Il corso che si terrà a Milano non è l’unico controverso. Per il 30 ottobre è in programma a Roma il corso “Orientamenti sessuali e web”, che tra gli argomenti elenca “temi lgbt, sessismo e discriminazione in riferimento alla comunicazione web”. Tra i docenti compare Franco Grillini, presidente onorario dell’Arcigay, assieme a diversi altri giornalisti impegnati nella diffusione delle idee Lgbt, come per esempio Simone Alliva e Francesco Lepore. Quest’ultimo è caporedattore di Gay News ed è il promotore della petizione lanciata lo scorso dicembre per chiedere la radiazione dall’Ordine dei giornalisti della nostra redattrice Benedetta Frigerio, messa alla gogna per aver scritto un articolo sui drammi dello stile di vita transessuale, basato tra l’altro su dati diffusi da un’organizzazione trans.

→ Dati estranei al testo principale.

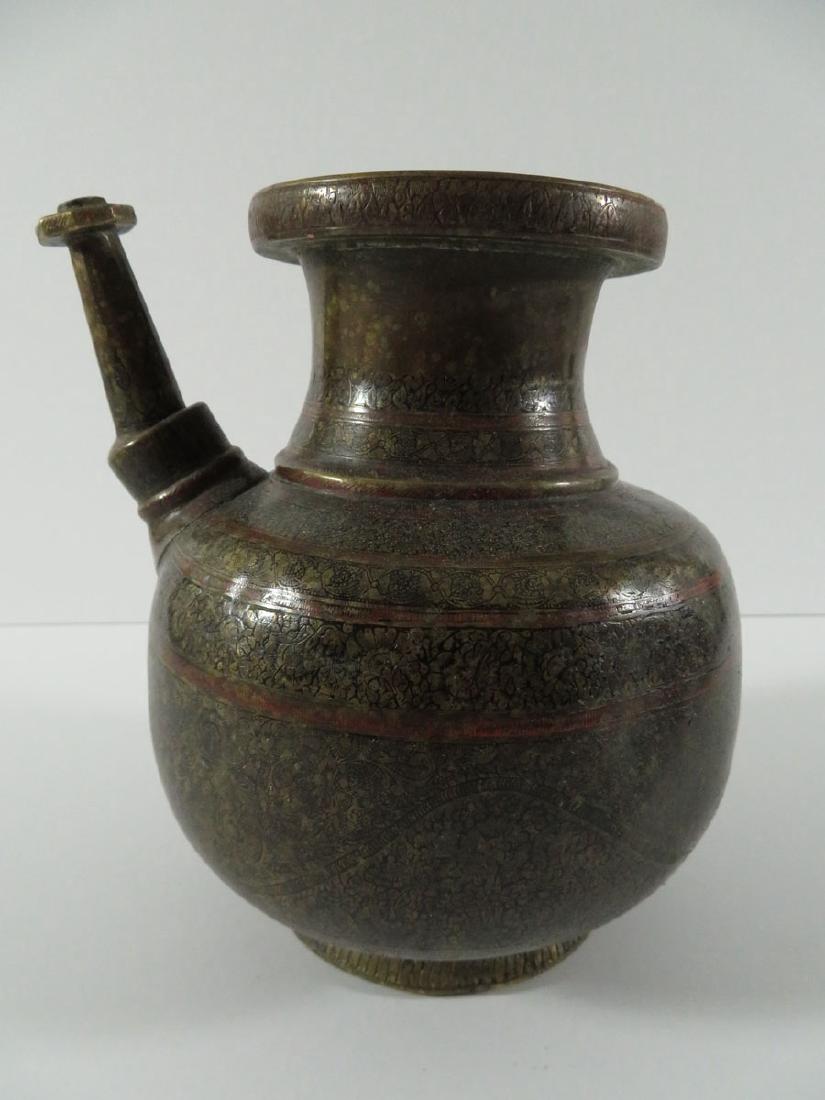 Middle Eastern Etched Bronze Tea Pot (Lamp): TYPE:Antiques SUB TYPE:Tea Pot REGION:Middle East SUB REGION:Persia MEDIUM:Bronze SGD/UNS:Unsigned TITLE:Middle Eastern Etched Bronze Tea Pot (Lamp) CATALOG NOTES:An ornately designed bronze Persian o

Sebbene nell’articolo non vi fosse alcuna offesa e si spiegasse perché le politiche che favoriscono la cultura trans sono l’opposto della carità, Lepore lo aveva etichettato come pieno di "violenza verbale" e "disprezzo" verso i transgender, chiedendo all’Ordine la sanzione più grave che si possa infliggere a un giornalista. Se si predica tolleranza e si restituisce intolleranza, c’è quantomeno un’incoerenza di fondo. Ed è assurdo che un corso di formazione professionale sia tenuto da chi arriva a denigrare una collega solo perché la pensa diversamente.

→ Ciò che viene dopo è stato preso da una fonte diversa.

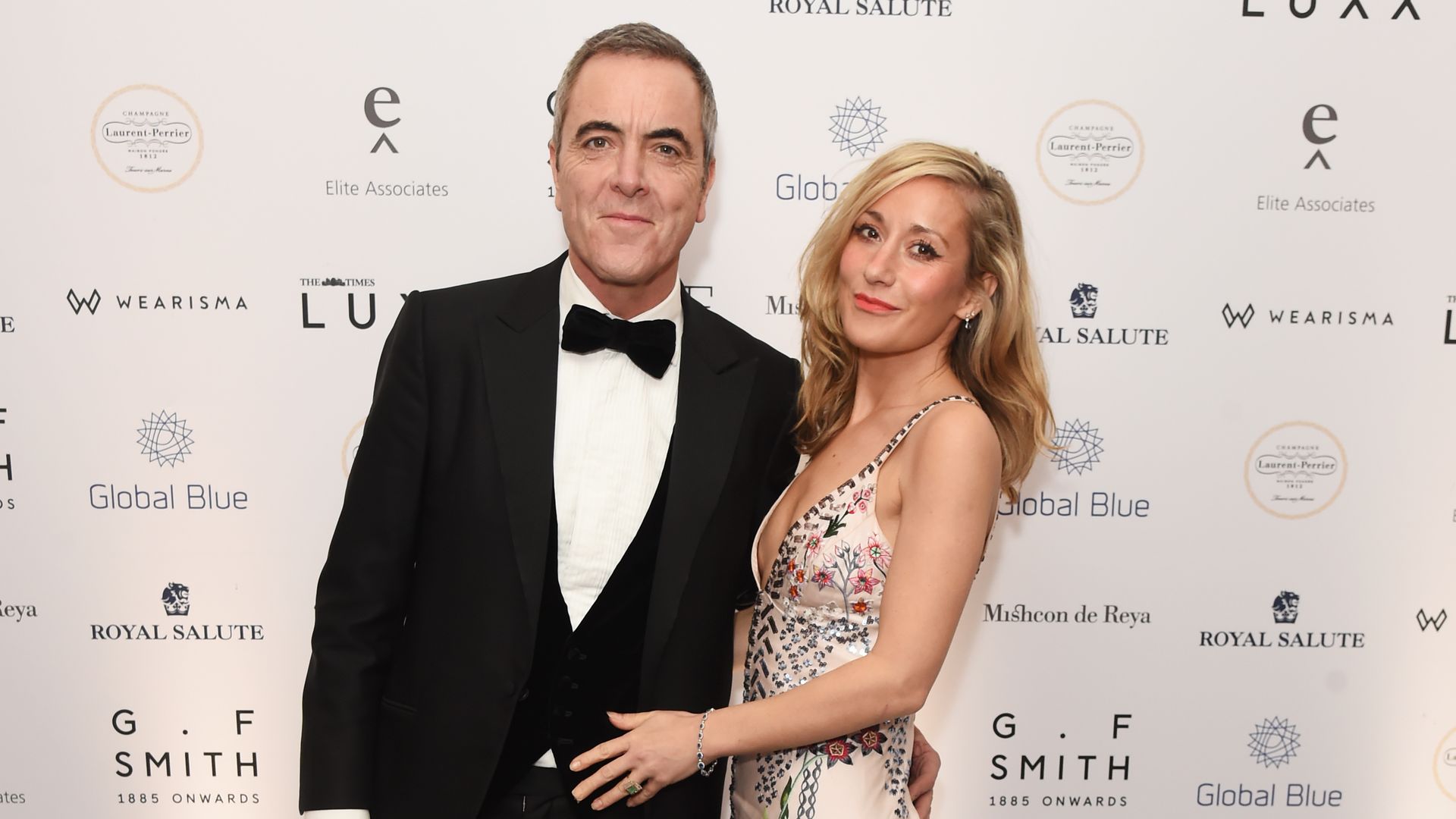 James Nesbitt in a tuxedo standing with Katy Gleadhill in a white floral dress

I corsi di Milano e Roma sono due esempi di un tipo di formazione orientata ideologicamente, di cui questo quotidiano ha più volte parlato (clicca qui, qui, qui e qui). I corsi di formazione professionale hanno un senso se trasmettono contenuti veritieri, utili all’aggiornamento e al nostro dovere di informare correttamente. Per questo motivo, non possono finire per essere gestiti da individui e gruppi interessati all’indottrinamento dei media e attraverso i media. Si spera che i nuovi consigli e presidenti degli ordini regionali vigilino su questi abusi.